На широком квадратном дворе возвышался погребальный костёр из кипарисовых дров и можжевельника. Содаты установили траурные носилки поверх костра и отошли. Четверо детей Агриппины остались у её тела.

Лицо умершей было укрыто восковой маской. Аромат ладана и кедрового масла заглушал запах тления. Девочки принесли с собой букеты поздних осенних роз и теперь усыпали цветами тело матери. Калигула осторожно вложил покойнице в рот золотую монету — чтобы, прийдя к мутным водам подземной реки Стикс, она заплатила перевозчику.

Центурион подал Гаю зажженый факел.
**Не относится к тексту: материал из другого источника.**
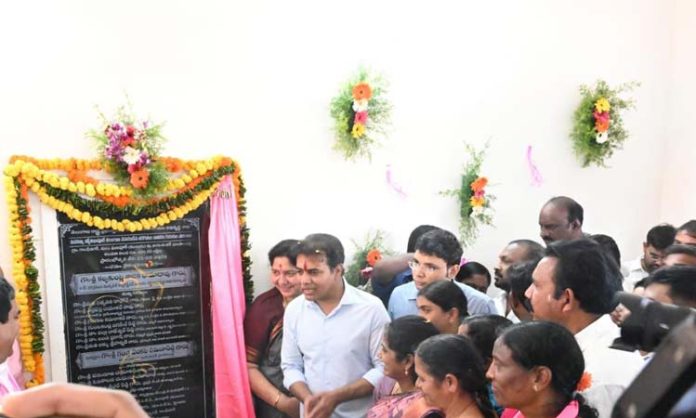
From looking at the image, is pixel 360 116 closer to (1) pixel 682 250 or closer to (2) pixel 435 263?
(2) pixel 435 263

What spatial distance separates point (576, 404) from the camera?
1.96 m

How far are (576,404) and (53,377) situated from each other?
330 cm

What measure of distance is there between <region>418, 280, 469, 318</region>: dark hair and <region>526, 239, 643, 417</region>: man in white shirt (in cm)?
54

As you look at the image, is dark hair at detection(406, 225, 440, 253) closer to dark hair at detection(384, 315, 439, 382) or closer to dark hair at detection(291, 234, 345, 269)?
dark hair at detection(291, 234, 345, 269)

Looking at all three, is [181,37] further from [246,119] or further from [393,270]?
[393,270]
Калигула долго смотрел на мать, потом обречённо отвернулся и поднёс факел к костру. Вспыхнули ветки кипариса; зашипела горючая сосновая смола, которой предварительно окропили дрова. Повалил густой чёрный дым, от которого потускнело ярко-синее италийское небо. Заголосили рабыни, рвя на себе распущенные волосы. Громко заплакала Юлия Ливилла — младшая дочь, совсем ещё девочка. Калигула, не шевелясь, смотрел, как жаркое пламя пожирает дорогую сердцу покойницу.